# THE PROBLEM
Which lines in the listing below contain the word "white", matching its case? Copy each of those lines in full.

# INPUT DATA
■ ■ ■ ■ ■ ■ ■

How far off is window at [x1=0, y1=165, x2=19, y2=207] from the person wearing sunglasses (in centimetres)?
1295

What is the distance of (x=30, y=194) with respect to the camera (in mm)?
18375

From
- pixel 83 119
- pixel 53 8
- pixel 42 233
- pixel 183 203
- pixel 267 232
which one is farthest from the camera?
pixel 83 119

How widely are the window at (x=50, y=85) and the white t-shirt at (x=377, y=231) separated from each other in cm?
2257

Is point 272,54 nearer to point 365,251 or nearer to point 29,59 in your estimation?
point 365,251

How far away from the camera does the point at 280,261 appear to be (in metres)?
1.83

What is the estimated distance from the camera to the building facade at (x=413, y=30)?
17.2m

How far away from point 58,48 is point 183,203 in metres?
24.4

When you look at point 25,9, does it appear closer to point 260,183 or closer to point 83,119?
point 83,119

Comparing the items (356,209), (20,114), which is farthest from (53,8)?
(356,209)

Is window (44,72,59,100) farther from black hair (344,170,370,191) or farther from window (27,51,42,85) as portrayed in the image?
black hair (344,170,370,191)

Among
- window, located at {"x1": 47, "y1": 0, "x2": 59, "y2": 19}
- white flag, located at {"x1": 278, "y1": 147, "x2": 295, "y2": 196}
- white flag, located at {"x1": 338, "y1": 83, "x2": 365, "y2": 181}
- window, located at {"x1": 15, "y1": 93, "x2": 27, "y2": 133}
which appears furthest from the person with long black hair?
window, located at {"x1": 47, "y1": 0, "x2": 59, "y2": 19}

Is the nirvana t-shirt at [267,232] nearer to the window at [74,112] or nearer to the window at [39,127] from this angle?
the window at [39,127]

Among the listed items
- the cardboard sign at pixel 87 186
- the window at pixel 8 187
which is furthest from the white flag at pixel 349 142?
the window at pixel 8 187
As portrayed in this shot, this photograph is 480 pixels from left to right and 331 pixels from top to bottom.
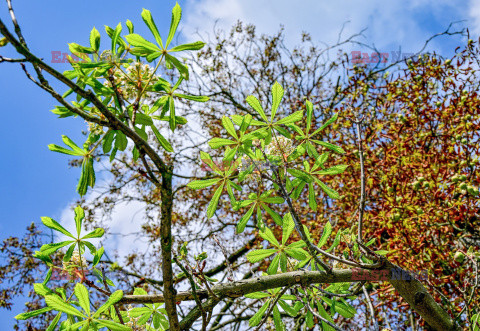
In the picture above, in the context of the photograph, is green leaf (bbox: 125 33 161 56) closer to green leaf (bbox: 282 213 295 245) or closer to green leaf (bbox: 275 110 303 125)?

■ ■ ■ ■ ■ ■ ■

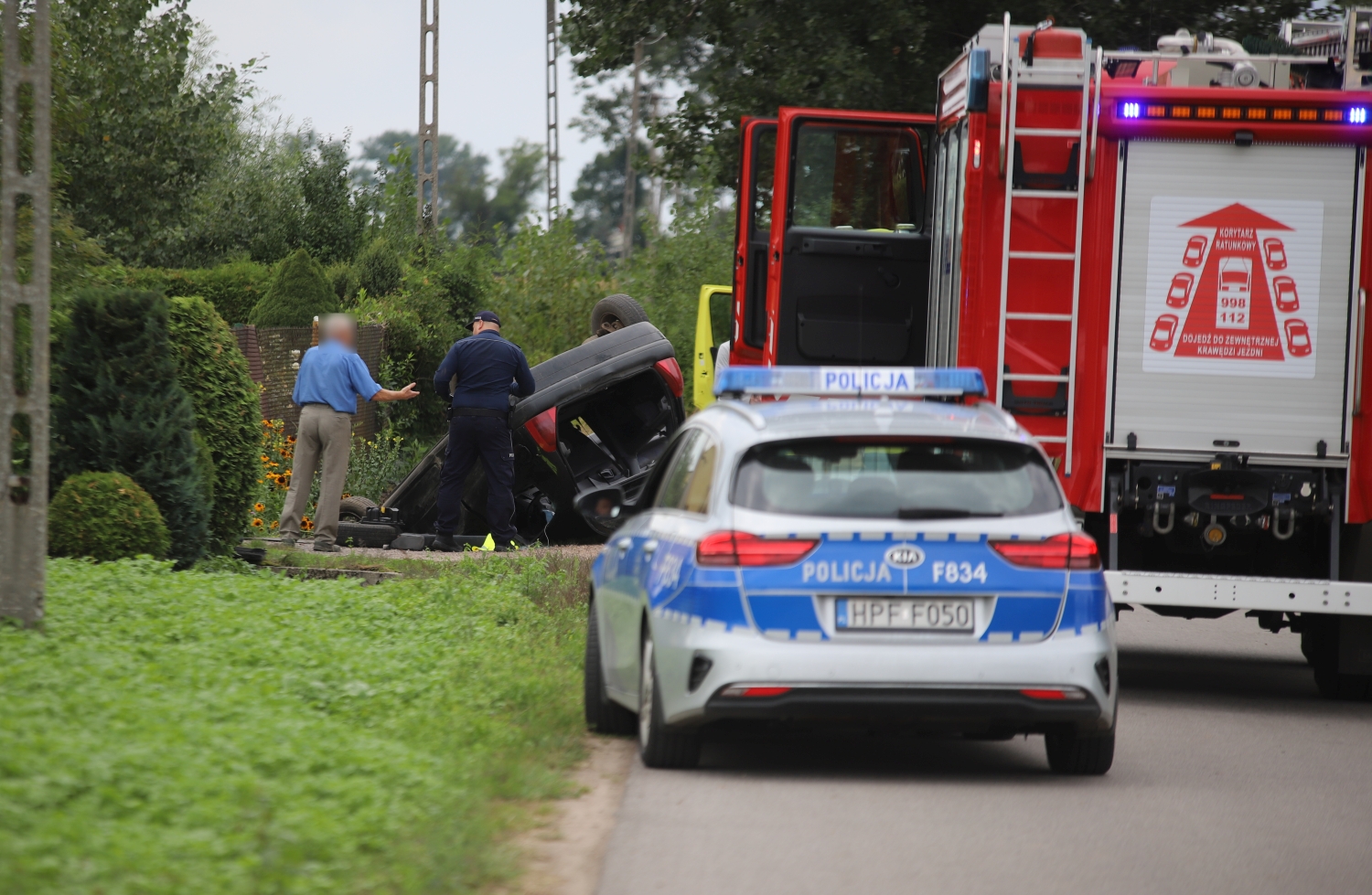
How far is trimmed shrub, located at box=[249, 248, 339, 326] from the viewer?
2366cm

■ ■ ■ ■ ■ ■ ■

# WRITTEN REPLY
How widely are the window at (x=50, y=85) and the white t-shirt at (x=377, y=231) separated from each other in cm?
- white flag, located at {"x1": 278, "y1": 147, "x2": 295, "y2": 196}
- white flag, located at {"x1": 338, "y1": 83, "x2": 365, "y2": 181}
which is furthest from the white flag at pixel 349 142?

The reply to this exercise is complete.